**문제:** 아래 목록에서 "Classic Fit"만 "Slim Fit"로 고치고 나머지는 그대로 두어 모든 줄을 다시 제시하세요. 그림은 답에서 빼세요.

**원본 목록:**

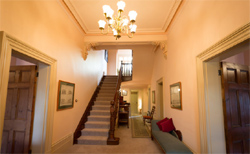 Gattonside Heritage Accommodation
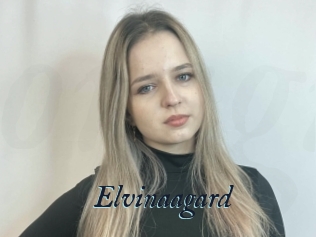 Elvinaagard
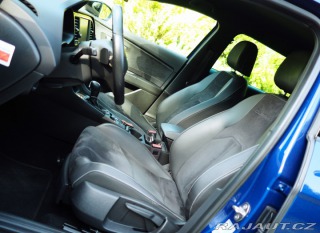 Seat Leon CUPRA ST 300 4-drive DSG 2018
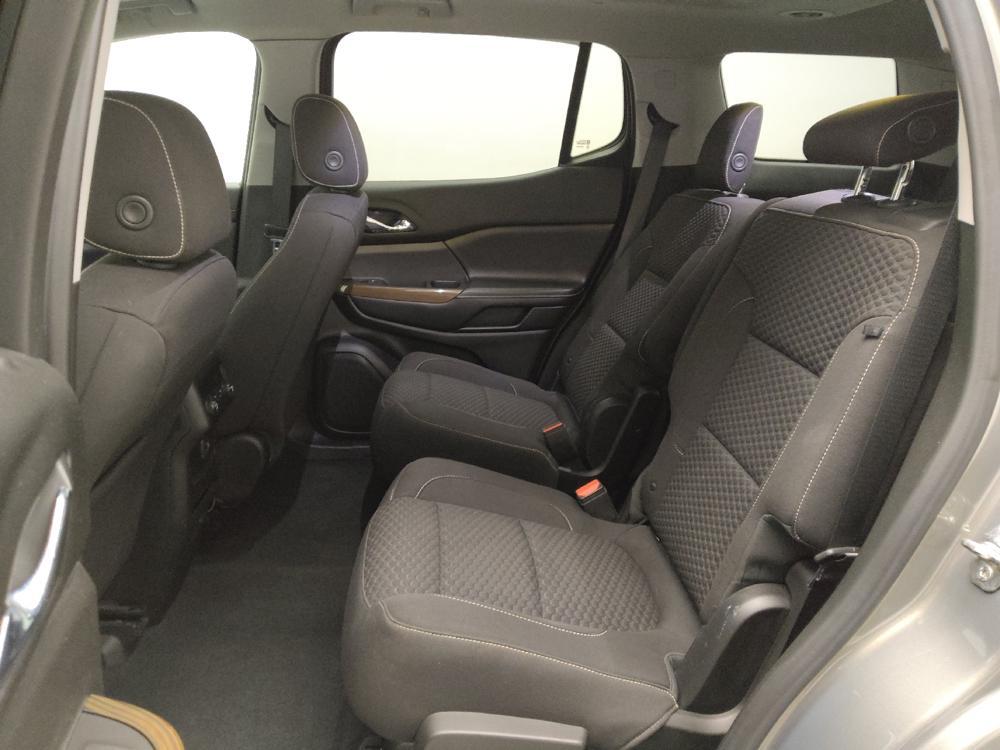 used 2019 GMC Acadia car, priced at $21,995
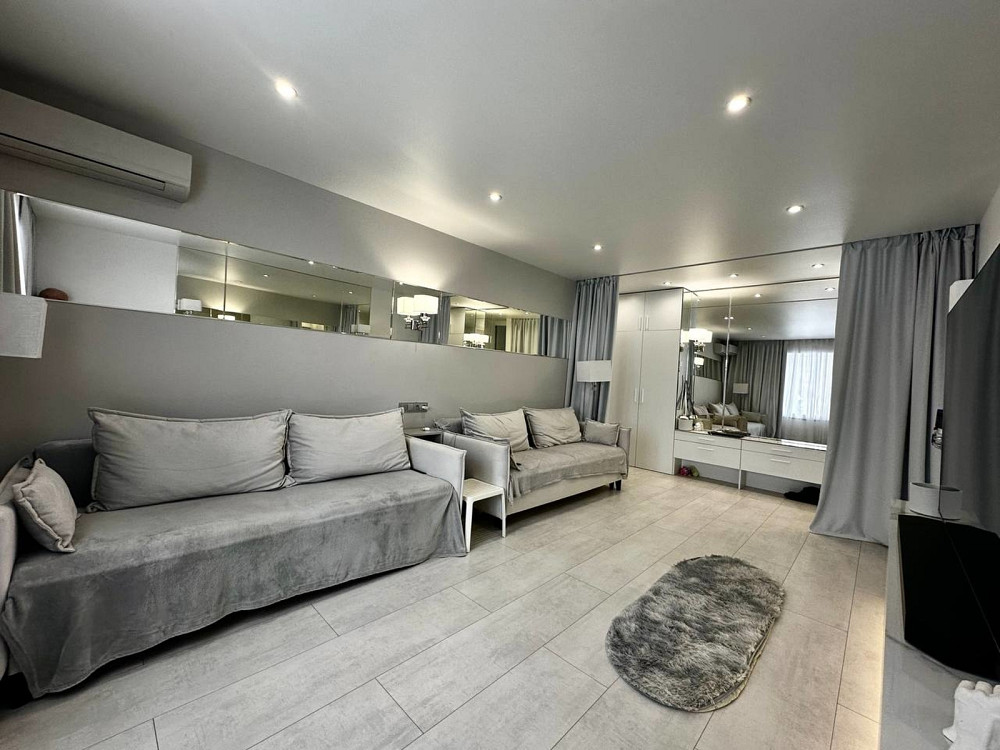 Продаж Квартира 3-кімнатна, 8/9 поверх на Новогодняя ул., 53 Дніпро - фото 3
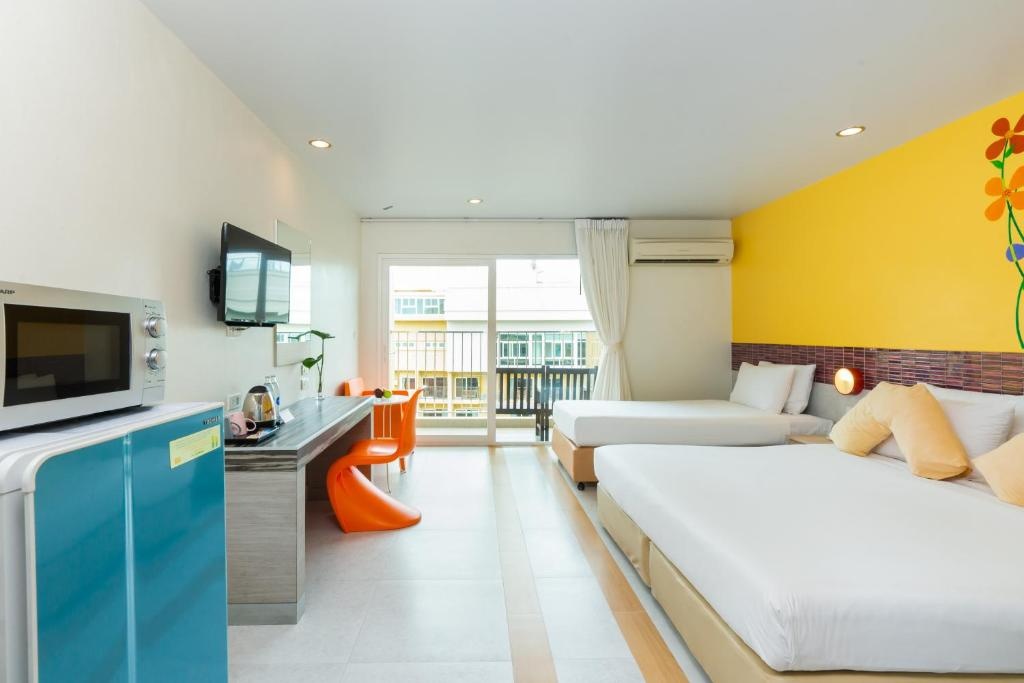 Grand Bella HotelpropertyviewsView20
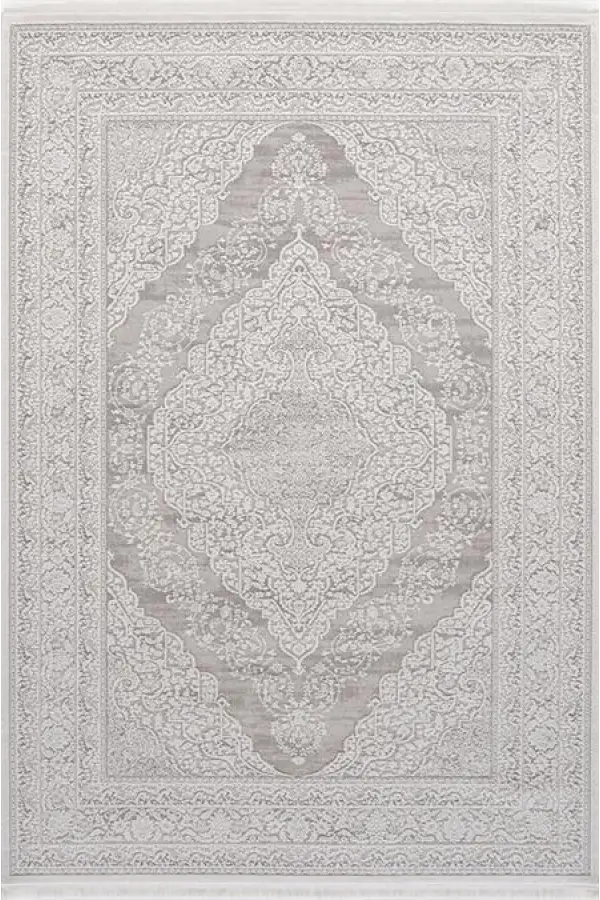 Enti Halı Miras 6807 Beyaz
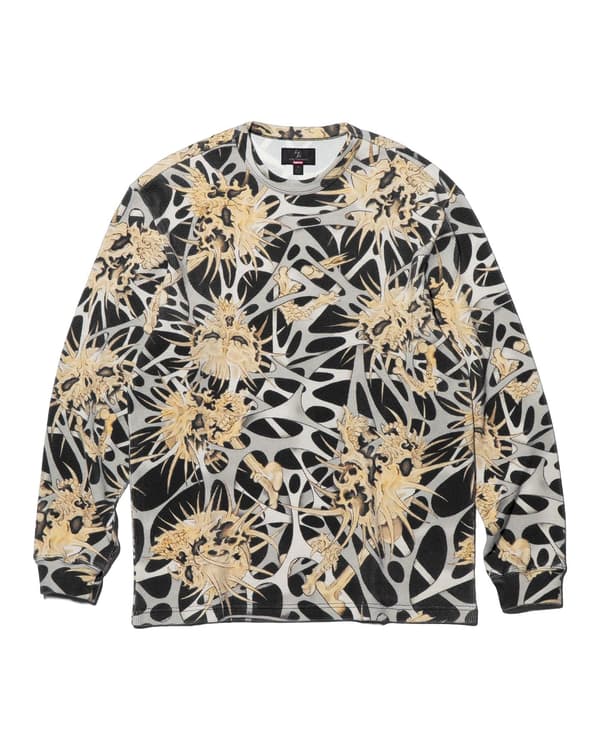 Supreme Y’s Thermal - Product Image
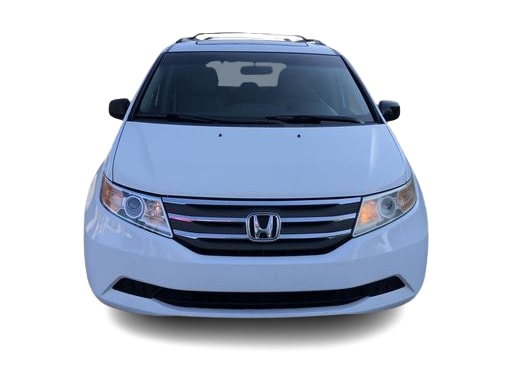Thumbnail: 2012 Honda Odyssey - 6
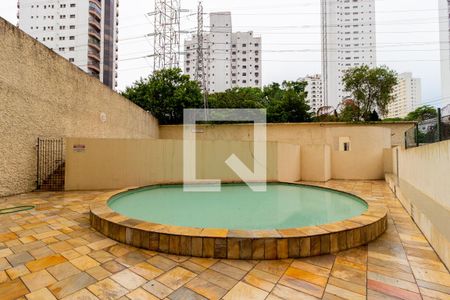 Apartamento à venda com 59m², 2 quartos e 1 vagaPiscina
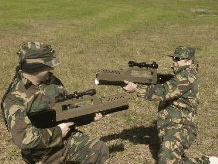 Logan Laser Skirmish - Find Attractions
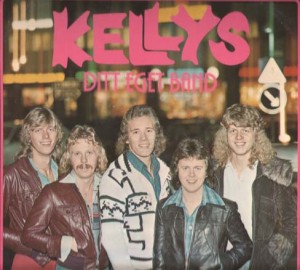 kellys---ditt-eget-band--1977--((front))
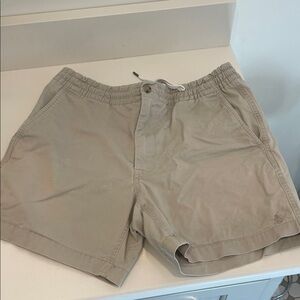 Polo Ralph Lauren Classic Fit Shorts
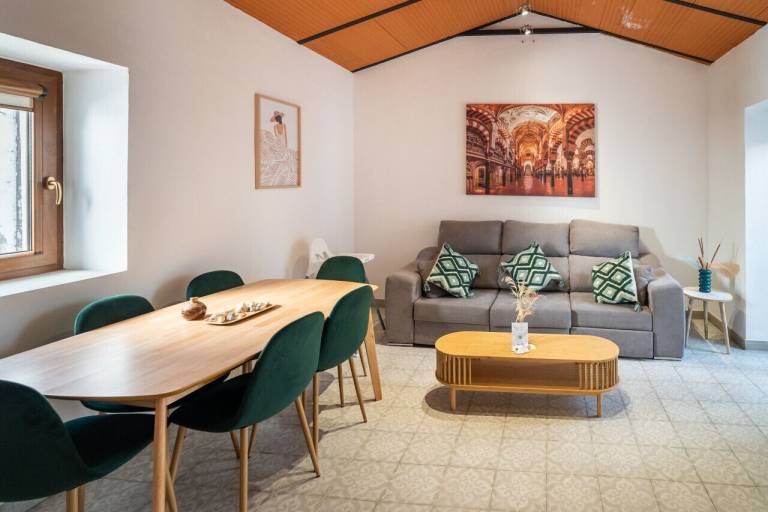 Appartement Córdoba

**출력:**
 Gattonside Heritage Accommodation
 Elvinaagard
 Seat Leon CUPRA ST 300 4-drive DSG 2018
 used 2019 GMC Acadia car, priced at $21,995
 Продаж Квартира 3-кімнатна, 8/9 поверх на Новогодняя ул., 53 Дніпро - фото 3
 Grand Bella HotelpropertyviewsView20
 Enti Halı Miras 6807 Beyaz
 Supreme Y’s Thermal - Product Image
Thumbnail: 2012 Honda Odyssey - 6
 Apartamento à venda com 59m², 2 quartos e 1 vagaPiscina
 Logan Laser Skirmish - Find Attractions
 kellys---ditt-eget-band--1977--((front))
 Polo Ralph Lauren Slim Fit Shorts
 Appartement Córdoba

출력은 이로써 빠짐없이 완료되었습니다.